SELECTED EXCERPT
>>>
Monday, April 11, 2011

John's Playoff Picks - Western Conference

(Continuing from yesterday...switching the order up a bit)
It's the time we've all been looking forward to...The Stanley Cup Playoffs. After 82 games, the pretenders have been weeded out and its down to sixteen. Here are my first round predictions. I promise not be a pansy and choose all favorites - because we all know an upset is looming large. I'll try to avoid the wimpy "push" when I don't know. I'll give it a shot.
We all got our little "theories" about the playoffs. I know I got mine and I am sure you'll be sick of them by the end of this. Here is my little template for this picks article, in order of importance (to me):

Goaltending: (Which starter is better, duh)
Scoring: (Pretty all encompassing. Does team have top-end scoring? Scoring Depth? It can come from forwards or defense...basically, who can light it up better?)
Defense: (not team defense or any of that crap...who has a better top 4 or overall D corps)
Intangibles: (Which team has better coaching? Does team have clutch players that seem to come up big? Does the coach or team have the moxy for the big moments? That kind of overrated (see SJ v DET, 2010), but sometimes valuable thing that makes all the difference)

I feel I am qualified (not really) to talk about this because...I picked last year's Super Bowl matchup after the NFL regular season. This means I was either lucky (probable) or I am actually good at this picking winning teams thing (unlikely). If I keep this up, maybe I can replace Maggie the Monkey?
Ok, enough of these monkeyshines...(rimshot)

No. 4 Anaheim Ducks vs. No. 5 Nashville Predators
Irony here is that I feel this may be one of the best series, yet it will not get one game nationally televised. Two teams that have been under the radar all season now get to duke it out. Sometimes 4 v 5 seed matchups are  what I'd call "unfortunate" because whoever loses you could probably plug into a few other series and they would win. But that is the breaks here in the Western Conference, where no softies seem to exist. This matchup excites me because its the top line in the league right now (Perry-Getzlaf-Ryan) against probably the best D pair in the game (Suter, Weber). What a key matchup!
<<<
GIVEN INSTRUCTION
Print the playoff picks post in full, word for word. Work only from the playoff picks post.

(Dataset entries)
>>>
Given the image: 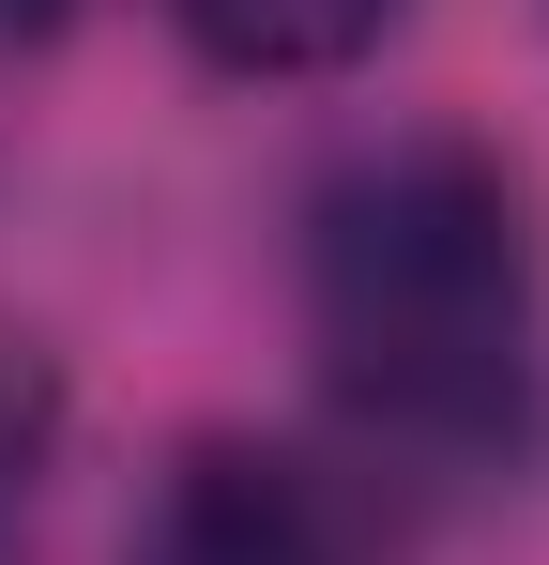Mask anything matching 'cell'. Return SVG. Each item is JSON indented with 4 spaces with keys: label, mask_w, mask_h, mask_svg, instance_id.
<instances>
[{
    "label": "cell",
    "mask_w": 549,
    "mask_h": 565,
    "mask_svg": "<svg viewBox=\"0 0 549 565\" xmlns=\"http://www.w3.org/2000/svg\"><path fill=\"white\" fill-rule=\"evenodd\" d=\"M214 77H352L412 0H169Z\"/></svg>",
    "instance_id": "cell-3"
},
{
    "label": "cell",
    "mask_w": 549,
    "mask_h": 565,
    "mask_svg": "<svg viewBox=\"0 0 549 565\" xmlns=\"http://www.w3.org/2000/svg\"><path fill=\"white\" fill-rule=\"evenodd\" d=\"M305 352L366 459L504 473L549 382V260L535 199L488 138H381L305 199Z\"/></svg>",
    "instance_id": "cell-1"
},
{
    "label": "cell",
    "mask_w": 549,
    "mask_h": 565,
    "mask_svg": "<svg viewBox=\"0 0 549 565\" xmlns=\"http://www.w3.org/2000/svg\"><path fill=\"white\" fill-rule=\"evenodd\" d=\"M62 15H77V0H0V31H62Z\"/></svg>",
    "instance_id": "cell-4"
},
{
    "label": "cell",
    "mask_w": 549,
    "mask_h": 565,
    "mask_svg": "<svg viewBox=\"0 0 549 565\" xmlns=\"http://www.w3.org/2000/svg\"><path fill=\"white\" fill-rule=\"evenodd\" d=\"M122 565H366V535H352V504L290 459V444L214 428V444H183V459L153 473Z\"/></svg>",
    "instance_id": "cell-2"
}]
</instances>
<<<
>>>
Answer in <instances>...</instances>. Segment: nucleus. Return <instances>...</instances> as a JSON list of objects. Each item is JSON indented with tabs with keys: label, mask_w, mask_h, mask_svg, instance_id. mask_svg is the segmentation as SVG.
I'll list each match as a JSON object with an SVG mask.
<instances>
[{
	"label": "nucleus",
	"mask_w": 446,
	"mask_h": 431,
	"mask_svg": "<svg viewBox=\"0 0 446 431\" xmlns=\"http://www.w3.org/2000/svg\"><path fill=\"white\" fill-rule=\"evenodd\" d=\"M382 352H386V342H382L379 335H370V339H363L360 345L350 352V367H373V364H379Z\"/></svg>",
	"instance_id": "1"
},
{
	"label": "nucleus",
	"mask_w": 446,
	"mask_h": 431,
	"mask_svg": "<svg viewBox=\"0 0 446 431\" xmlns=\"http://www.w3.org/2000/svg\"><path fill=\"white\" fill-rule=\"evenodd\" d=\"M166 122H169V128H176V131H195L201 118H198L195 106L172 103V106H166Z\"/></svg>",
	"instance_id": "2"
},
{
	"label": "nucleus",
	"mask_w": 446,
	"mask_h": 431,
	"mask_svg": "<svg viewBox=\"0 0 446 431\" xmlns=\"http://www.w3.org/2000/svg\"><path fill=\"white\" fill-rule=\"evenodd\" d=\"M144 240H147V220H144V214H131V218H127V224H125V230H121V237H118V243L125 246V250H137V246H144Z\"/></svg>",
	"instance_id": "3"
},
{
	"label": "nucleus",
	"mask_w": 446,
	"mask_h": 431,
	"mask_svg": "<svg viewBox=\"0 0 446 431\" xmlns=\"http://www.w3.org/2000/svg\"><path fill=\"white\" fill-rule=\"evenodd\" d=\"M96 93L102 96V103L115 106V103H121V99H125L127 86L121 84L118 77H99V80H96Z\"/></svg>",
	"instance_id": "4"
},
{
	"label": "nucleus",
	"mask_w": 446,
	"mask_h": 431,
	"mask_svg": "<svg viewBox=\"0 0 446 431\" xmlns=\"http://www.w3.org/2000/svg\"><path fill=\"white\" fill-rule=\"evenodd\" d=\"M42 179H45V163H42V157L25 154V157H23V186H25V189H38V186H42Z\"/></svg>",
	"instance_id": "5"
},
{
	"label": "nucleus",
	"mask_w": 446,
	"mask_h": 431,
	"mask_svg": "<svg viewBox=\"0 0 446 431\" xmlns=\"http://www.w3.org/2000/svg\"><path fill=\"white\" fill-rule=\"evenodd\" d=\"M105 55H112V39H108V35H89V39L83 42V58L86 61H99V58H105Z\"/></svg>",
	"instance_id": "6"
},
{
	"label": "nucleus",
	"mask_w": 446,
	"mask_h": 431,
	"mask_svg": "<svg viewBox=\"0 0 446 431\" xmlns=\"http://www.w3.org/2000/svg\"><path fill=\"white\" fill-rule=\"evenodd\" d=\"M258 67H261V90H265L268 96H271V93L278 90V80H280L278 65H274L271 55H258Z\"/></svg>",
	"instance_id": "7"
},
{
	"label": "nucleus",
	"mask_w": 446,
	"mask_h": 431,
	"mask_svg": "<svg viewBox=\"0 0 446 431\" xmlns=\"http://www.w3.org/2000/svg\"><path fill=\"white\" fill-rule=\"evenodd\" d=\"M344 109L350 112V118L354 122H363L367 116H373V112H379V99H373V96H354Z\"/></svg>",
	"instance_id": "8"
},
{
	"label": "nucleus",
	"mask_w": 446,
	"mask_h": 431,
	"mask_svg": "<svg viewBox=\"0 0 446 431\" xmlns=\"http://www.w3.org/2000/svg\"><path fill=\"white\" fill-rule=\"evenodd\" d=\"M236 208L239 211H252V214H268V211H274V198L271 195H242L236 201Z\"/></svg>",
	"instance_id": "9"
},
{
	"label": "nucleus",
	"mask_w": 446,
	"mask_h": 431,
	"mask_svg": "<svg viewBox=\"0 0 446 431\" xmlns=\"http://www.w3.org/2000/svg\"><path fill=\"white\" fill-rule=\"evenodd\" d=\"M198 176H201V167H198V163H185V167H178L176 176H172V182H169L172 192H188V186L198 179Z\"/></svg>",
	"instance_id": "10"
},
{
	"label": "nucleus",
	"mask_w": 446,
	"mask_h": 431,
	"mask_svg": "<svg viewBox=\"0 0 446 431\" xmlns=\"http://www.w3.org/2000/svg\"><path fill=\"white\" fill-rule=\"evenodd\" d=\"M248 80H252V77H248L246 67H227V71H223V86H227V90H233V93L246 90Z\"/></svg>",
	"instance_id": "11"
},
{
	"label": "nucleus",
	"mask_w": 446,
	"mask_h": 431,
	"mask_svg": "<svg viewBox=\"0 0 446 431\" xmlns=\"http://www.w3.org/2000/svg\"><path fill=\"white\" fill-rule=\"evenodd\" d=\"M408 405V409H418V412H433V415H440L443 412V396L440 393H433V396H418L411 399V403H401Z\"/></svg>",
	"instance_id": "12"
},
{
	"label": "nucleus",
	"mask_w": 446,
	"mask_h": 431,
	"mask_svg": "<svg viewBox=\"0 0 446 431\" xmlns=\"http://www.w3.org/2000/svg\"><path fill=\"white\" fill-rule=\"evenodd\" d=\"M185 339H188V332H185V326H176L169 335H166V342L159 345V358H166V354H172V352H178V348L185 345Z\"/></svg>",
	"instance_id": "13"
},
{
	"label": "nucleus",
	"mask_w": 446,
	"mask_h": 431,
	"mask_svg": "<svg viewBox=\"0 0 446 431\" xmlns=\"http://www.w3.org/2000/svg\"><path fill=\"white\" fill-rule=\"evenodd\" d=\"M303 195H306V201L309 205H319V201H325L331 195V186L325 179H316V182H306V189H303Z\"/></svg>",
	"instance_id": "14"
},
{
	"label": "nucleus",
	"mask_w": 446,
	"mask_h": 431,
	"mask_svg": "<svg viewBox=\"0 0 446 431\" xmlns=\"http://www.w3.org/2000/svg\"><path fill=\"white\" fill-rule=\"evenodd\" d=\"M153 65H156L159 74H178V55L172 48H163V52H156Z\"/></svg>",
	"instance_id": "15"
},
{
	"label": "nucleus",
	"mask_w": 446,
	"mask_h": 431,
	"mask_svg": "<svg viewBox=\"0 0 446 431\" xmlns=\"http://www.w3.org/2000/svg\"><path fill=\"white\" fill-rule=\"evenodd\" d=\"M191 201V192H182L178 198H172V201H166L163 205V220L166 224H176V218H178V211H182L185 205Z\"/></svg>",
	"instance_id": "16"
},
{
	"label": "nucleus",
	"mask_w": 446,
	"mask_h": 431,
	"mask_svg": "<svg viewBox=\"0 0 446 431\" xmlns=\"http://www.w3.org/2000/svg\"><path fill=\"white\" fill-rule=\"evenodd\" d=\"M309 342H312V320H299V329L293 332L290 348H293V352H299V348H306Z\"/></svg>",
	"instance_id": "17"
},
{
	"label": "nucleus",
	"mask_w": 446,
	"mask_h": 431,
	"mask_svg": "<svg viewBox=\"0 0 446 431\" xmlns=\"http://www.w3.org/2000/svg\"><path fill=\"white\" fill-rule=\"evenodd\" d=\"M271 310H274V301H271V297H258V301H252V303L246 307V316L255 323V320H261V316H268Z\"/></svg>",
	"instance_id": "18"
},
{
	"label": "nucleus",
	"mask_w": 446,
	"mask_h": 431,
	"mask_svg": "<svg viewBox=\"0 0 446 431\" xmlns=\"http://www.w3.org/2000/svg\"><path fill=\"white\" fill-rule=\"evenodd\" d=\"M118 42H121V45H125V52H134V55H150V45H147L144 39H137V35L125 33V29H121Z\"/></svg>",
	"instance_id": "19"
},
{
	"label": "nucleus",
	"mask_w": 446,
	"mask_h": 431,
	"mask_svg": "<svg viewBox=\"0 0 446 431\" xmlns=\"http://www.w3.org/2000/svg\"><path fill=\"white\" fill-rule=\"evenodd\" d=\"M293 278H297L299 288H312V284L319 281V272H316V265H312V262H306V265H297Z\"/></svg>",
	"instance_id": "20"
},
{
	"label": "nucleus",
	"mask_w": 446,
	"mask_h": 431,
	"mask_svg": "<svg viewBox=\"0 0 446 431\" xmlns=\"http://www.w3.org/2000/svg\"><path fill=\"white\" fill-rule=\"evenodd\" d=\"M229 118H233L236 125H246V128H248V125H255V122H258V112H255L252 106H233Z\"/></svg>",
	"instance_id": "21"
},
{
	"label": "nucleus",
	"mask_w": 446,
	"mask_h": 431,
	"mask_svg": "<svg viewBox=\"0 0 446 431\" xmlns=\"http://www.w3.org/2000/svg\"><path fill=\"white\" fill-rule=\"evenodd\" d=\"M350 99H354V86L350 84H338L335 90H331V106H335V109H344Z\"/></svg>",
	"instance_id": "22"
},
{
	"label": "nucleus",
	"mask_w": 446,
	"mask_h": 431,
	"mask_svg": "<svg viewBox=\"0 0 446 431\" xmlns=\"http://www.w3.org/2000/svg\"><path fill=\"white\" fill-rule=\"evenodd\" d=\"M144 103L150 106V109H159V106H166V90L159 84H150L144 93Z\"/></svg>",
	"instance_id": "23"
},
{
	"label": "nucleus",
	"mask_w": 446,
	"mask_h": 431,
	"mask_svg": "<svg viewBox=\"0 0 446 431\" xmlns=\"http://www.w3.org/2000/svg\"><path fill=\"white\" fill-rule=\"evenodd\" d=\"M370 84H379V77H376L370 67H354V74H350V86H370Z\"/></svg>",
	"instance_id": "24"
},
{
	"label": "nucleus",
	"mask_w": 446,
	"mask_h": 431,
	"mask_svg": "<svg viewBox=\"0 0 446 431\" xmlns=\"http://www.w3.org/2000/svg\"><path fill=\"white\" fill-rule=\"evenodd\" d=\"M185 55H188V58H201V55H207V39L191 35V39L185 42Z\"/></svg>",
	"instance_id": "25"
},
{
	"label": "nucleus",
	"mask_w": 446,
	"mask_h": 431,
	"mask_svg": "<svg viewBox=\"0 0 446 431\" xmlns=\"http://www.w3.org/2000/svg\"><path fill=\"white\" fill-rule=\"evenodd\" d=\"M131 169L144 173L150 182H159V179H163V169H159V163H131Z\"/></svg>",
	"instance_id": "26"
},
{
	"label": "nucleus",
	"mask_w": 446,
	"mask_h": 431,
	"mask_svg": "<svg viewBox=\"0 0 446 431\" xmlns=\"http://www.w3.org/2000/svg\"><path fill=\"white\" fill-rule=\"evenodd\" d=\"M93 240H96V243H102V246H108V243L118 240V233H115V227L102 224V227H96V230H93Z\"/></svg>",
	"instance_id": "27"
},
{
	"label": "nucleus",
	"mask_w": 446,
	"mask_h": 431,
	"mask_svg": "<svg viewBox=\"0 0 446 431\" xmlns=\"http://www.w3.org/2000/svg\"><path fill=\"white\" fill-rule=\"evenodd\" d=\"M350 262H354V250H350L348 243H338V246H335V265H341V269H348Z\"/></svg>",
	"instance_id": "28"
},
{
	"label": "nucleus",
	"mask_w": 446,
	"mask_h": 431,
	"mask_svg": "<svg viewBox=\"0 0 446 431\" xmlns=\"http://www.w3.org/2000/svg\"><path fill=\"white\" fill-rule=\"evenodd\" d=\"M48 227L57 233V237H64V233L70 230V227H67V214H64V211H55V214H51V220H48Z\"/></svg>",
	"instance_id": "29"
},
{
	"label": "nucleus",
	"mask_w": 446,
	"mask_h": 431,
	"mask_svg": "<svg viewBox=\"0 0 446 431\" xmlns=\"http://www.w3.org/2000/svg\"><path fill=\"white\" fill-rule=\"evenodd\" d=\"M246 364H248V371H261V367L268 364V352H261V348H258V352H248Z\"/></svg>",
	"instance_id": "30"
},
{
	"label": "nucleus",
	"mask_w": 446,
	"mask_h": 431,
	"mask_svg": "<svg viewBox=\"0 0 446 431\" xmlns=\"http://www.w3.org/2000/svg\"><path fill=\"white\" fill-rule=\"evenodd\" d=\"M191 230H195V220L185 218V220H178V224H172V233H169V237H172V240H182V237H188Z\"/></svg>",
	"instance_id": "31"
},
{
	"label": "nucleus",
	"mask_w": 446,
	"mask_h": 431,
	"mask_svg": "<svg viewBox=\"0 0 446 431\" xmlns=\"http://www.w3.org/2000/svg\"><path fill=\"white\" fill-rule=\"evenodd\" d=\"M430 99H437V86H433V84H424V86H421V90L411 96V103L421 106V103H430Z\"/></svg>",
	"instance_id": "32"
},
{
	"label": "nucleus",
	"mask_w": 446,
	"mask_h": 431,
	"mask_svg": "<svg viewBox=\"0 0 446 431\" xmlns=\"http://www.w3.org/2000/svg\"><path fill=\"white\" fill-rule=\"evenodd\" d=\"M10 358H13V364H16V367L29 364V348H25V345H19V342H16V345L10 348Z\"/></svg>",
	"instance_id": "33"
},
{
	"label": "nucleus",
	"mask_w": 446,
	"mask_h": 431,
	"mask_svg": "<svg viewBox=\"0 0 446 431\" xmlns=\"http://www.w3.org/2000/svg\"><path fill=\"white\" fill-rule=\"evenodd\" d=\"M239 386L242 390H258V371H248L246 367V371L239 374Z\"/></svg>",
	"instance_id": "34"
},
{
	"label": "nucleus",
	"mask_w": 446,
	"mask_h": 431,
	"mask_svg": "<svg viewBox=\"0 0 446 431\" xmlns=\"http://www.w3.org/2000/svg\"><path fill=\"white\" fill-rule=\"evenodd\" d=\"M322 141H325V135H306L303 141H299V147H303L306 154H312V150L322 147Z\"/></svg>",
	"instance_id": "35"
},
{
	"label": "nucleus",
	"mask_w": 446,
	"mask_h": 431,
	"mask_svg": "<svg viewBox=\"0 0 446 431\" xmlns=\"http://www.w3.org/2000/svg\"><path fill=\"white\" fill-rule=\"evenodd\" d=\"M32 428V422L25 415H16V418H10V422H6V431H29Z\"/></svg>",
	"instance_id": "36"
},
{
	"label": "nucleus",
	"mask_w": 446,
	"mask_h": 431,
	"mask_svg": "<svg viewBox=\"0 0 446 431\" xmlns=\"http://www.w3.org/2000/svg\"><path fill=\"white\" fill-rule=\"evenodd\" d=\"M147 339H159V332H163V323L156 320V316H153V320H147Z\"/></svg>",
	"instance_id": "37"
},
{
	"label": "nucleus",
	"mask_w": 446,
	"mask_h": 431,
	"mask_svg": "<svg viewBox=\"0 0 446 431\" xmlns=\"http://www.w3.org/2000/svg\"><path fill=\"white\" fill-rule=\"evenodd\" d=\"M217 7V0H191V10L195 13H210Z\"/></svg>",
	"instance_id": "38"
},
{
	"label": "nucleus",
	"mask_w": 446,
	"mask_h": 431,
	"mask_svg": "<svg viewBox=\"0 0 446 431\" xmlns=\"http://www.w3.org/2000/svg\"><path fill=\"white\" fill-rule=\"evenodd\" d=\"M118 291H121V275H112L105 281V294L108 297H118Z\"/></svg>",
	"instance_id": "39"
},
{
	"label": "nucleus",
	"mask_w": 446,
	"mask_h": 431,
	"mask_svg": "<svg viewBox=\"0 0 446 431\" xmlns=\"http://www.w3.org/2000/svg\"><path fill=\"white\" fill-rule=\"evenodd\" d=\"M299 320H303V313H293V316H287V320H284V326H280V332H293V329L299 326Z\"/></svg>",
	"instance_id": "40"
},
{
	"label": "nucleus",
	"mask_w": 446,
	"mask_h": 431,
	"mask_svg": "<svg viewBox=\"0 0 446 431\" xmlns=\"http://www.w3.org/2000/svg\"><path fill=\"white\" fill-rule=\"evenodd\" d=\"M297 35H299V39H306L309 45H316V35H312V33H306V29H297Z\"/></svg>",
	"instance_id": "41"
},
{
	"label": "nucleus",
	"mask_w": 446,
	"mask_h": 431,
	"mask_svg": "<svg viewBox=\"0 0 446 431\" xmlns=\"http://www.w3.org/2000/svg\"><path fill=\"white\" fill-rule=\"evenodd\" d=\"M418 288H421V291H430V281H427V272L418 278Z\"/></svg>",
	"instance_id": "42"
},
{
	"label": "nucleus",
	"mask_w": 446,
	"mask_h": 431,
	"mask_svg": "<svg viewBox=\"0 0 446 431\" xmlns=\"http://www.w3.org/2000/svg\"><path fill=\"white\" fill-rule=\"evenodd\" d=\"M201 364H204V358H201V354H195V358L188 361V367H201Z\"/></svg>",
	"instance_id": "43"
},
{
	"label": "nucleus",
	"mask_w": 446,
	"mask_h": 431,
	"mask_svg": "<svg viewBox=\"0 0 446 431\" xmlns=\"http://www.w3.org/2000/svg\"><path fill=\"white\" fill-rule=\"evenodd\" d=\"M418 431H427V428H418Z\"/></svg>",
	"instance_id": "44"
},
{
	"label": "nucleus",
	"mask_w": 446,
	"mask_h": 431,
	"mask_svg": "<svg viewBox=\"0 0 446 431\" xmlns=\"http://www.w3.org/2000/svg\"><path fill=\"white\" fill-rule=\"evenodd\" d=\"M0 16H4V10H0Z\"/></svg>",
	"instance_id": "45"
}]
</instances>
<<<
REPLY TO THE TASK
Monday, April 11, 2011

John's Playoff Picks - Western Conference

(Continuing from yesterday...switching the order up a bit)
It's the time we've all been looking forward to...The Stanley Cup Playoffs. After 82 games, the pretenders have been weeded out and its down to sixteen. Here are my first round predictions. I promise not be a pansy and choose all favorites - because we all know an upset is looming large. I'll try to avoid the wimpy "push" when I don't know. I'll give it a shot.
We all got our little "theories" about the playoffs. I know I got mine and I am sure you'll be sick of them by the end of this. Here is my little template for this picks article, in order of importance (to me):

Goaltending: (Which starter is better, duh)
Scoring: (Pretty all encompassing. Does team have top-end scoring? Scoring Depth? It can come from forwards or defense...basically, who can light it up better?)
Defense: (not team defense or any of that crap...who has a better top 4 or overall D corps)
Intangibles: (Which team has better coaching? Does team have clutch players that seem to come up big? Does the coach or team have the moxy for the big moments? That kind of overrated (see SJ v DET, 2010), but sometimes valuable thing that makes all the difference)

I feel I am qualified (not really) to talk about this because...I picked last year's Super Bowl matchup after the NFL regular season. This means I was either lucky (probable) or I am actually good at this picking winning teams thing (unlikely). If I keep this up, maybe I can replace Maggie the Monkey?
Ok, enough of these monkeyshines...(rimshot)

No. 4 Anaheim Ducks vs. No. 5 Nashville Predators
Irony here is that I feel this may be one of the best series, yet it will not get one game nationally televised. Two teams that have been under the radar all season now get to duke it out. Sometimes 4 v 5 seed matchups are  what I'd call "unfortunate" because whoever loses you could probably plug into a few other series and they would win. But that is the breaks here in the Western Conference, where no softies seem to exist. This matchup excites me because its the top line in the league right now (Perry-Getzlaf-Ryan) against probably the best D pair in the game (Suter, Weber). What a key matchup!